The obvious counterpoint is that the weather sucks in November and the players will be tired after a long season. But there are domed stadia in the northern hemisphere and if someplace like Australia hosted then the weather would be fine. And I don’t think the players being tired is worse than the players being not yet fully conditioned. The latter is something that can be worked through, but the former gives the group-stage games a very Spring Training feel. It’s also worth noting that the Rugby World Cup does actually take place near the beginning of the northern hemisphere season and it’s not really an issue. Playing in April might actually be the long-term solution, but in the short-term I don’t think it’s feasible to adjust the MLB schedule enough—there’s not enough leeway—and there would certainly be a lot of pushback. I think November/December would be best; there’s no other baseball on then and the human rights abuses World Cup last year showed there is a niche for a big tournament at that time of the calendar.

This does get to the limit of what baseball can learn from other World Cups though. All World Cups are unique because all sports are unique, but there are a lot of things about baseball that just don’t have an analogue in any other sport. One is the marathon, every day, nature of the baseball season. This makes scheduling the tournament hard, but it’s also an integral part of the game that—much like Test cricket—does not lend itself to a knockout tournament. Also, rugby and cricket have many domestic leagues that all have about the same stature, which adds to the global feel of any international match. Baseball really just has MLB* and with all the best players already in the same competition it does take some of the uniqueness away. The WBC is way better than the All-Star Game, but also there’s a reason the All-Star Game is a shell of what it used to be**. Approached smartly, I don’t see either of those as being things that will make the WBC worse, just different. But MLB does not have a great track record of approaching things smartly, and one glance at the history of the Cricket World Cup shows a number of ways things could go very badly.

*There’s a case to me made for the Japanese leagues being comparable to MLB. Obviously this is something that can’t really be quantified, so your mileage may vary, but since the best Japanese players still come to MLB I don’t think the Japanese leagues currently have the same stature. It’s not obvious though.

**I actually think one of the cool things about the WBC is that it taps into some of what made the ASG cool before the differences between the leagues were eroded. But it does make for a bit of a caution for MLB to not let this go the same way.
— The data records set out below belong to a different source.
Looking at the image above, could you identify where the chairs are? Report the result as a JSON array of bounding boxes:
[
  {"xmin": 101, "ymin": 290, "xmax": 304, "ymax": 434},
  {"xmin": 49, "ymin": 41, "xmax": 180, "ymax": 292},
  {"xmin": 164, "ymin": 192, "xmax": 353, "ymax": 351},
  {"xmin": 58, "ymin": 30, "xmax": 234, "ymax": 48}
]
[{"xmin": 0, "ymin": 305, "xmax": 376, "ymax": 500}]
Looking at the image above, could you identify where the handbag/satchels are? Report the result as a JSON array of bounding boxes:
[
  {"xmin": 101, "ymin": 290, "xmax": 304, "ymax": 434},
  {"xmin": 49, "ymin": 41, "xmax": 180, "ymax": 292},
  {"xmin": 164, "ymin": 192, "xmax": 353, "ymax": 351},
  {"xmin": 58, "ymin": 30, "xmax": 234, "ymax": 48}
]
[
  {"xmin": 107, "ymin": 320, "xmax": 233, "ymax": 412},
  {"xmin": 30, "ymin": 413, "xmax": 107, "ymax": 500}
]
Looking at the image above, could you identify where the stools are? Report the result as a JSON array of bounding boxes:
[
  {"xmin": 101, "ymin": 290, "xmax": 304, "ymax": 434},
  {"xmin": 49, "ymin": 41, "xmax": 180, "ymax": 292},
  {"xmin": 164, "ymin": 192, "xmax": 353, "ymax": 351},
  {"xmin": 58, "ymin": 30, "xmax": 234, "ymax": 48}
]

Lastly, I do want to make it clear that I don’t think the complaints about injuries have legs. This is the kind of tired complaint I always hear and I think it’s pretty short-sighted. I’m sure Mets fans disagree and I don’t really blame them because there’s no reason they should care about anything other than what is good for the Mets, it’s in the definition of ‘fan’. I’m sure I would be furious if Bobby Witt Jr, Brady Singer, or Salvador Perez got injured. But I would hope I would also rememeber that Salvy also got injured slipping carrying his luggage a few years ago. Someone—and I forget who—got injured falling through a roof one offseason. Weird things happen and weird injuries happen and you can’t blame the context. The WBC is a good tournament, and I think some small changes could take the it from a good tournament to a more universally-recognised centrepiece of the game.